Rewrite the records from the line holding "How far is woman's" through the end of the records, inclusive, swapping "black zip-up jacket" for "black hooded jacket" and leaving everything else unchanged.

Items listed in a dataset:
____
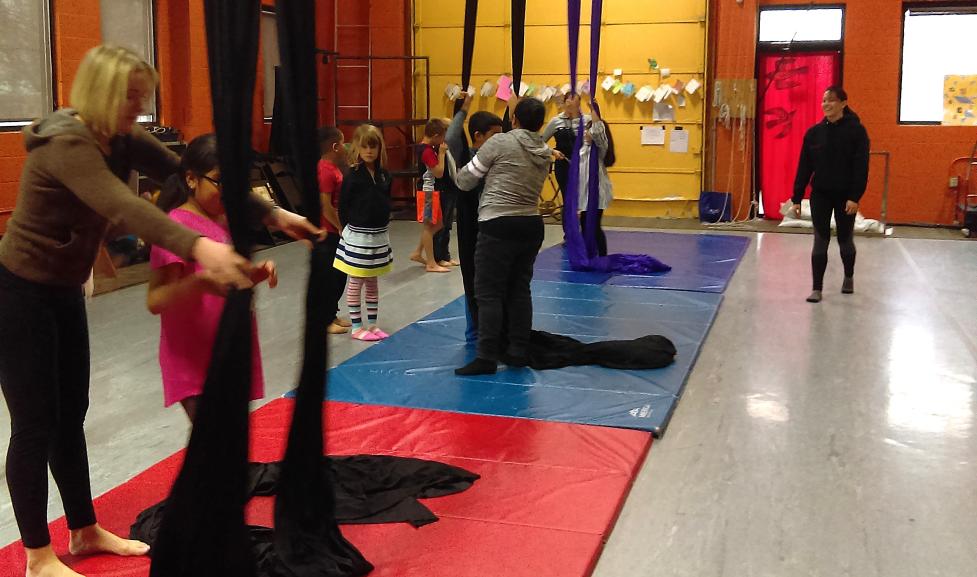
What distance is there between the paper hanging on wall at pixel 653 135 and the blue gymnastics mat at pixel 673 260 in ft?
6.74

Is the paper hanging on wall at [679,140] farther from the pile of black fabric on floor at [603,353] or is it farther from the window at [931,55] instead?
the pile of black fabric on floor at [603,353]

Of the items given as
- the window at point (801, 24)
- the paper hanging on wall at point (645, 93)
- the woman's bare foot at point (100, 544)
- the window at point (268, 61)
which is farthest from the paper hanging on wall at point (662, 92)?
the woman's bare foot at point (100, 544)

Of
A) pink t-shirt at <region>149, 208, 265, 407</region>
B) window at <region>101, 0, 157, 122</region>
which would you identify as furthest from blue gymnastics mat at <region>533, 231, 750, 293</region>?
pink t-shirt at <region>149, 208, 265, 407</region>

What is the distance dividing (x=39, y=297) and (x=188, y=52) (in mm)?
7462

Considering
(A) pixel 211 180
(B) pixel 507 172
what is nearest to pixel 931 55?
(B) pixel 507 172

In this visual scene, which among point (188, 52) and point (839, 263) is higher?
point (188, 52)

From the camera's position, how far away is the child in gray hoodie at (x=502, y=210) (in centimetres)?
504

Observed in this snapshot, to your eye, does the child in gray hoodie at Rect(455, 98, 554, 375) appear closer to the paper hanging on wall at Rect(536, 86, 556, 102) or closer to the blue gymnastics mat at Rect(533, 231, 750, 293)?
the blue gymnastics mat at Rect(533, 231, 750, 293)

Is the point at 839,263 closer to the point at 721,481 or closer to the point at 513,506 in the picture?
the point at 721,481

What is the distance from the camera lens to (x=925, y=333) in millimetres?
6207

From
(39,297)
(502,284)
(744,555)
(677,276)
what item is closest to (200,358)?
(39,297)

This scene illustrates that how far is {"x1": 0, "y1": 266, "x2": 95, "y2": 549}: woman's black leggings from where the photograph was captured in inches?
102

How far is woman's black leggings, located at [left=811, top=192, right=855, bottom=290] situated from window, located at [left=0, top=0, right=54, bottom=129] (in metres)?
5.99

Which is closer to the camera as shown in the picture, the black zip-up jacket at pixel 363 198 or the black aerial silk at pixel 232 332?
the black aerial silk at pixel 232 332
____
Solution below:
How far is woman's black leggings, located at [left=811, top=192, right=855, bottom=290] situated from window, located at [left=0, top=0, right=54, bottom=129] (in metres)?
5.99

Which is closer to the camera as shown in the picture, the black hooded jacket at pixel 363 198 or the black aerial silk at pixel 232 332?
the black aerial silk at pixel 232 332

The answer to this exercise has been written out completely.